Date: 09 Jan 1997 00:00:00 GMT
From: "Myrkury" <MyRK@VOICENET.com>
Organization: voicenet bad advertises itself if i leave this field blank
From the Inquirer (not the "E"nquirer) "Food Watch" article by Marc
"A GIANT SQUID HUNGER
Call it a creepy coincidence. Coveted by new markets in China and
voracious yuppies gobbling calamari in America, squid has soared past
salmon to become the leading commercial fish species in California. But
with no catch limits on squid, the San Jose Mercury News says experts are
worried about a repeat of California's worst overfishing disaster -- the
collapse of the sardines in the 40s in the waters off Monterey's Cannery
WOW how many times can you be wrong in a 1 and 1/2 inch collumn...

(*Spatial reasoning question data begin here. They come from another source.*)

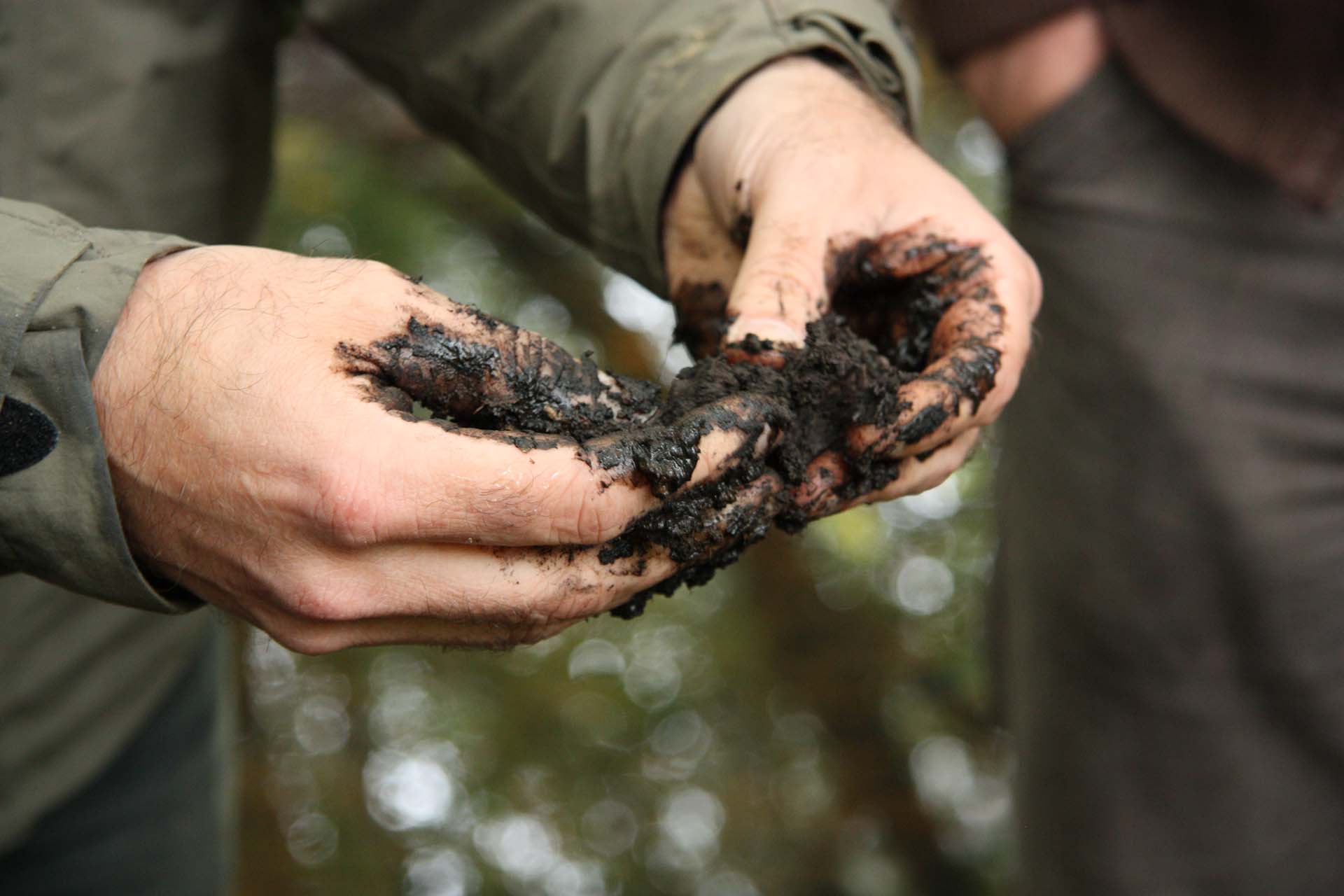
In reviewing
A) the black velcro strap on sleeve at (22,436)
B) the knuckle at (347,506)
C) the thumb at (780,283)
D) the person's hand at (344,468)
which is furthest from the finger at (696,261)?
the black velcro strap on sleeve at (22,436)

1. China is a net squid exporter.
2. Yuppies haven't gobbled anything since their tragic overfishing in the
3. Squid consumption has increased, but not as rapidly as the overall
consumption of seafood.
4. Salmon is not the leading Commercial fish of California, it is the #1
eaten fish by total dollar value consumed, in california and everywhere
else. Tuna is the #1 fish in California by value of the catch and
mackerell/herring are number one by weight.
5. There are no catch limits on squid, but they are regulated and
monitored by the fisheries agencies responsible for regulating other fish
harvests. There are no limits because squid are extraordinarily abundant.
Squid reproduce prodigiously and are only worth fishing in densely
populated (squid poulation that is) area leaving the other 99.98% of the
ocean's surface for happy little squids to boink their brains out.
6. The failure of the sardine fishery was due to changes in the water
temperature around estuaries as a result of humans changing the volume of
water flowing into them from rivers diverted for agriculture. The girl
sardines don't ovulate unless the temperature is just so. Squids will
LIES LIES LIES! I am quite sure that MOST of what you read in the
newspaper is just about as accurate. Clearly a CON trick to try to cause
us to divert or divide our Prairie Squid preservation efforts.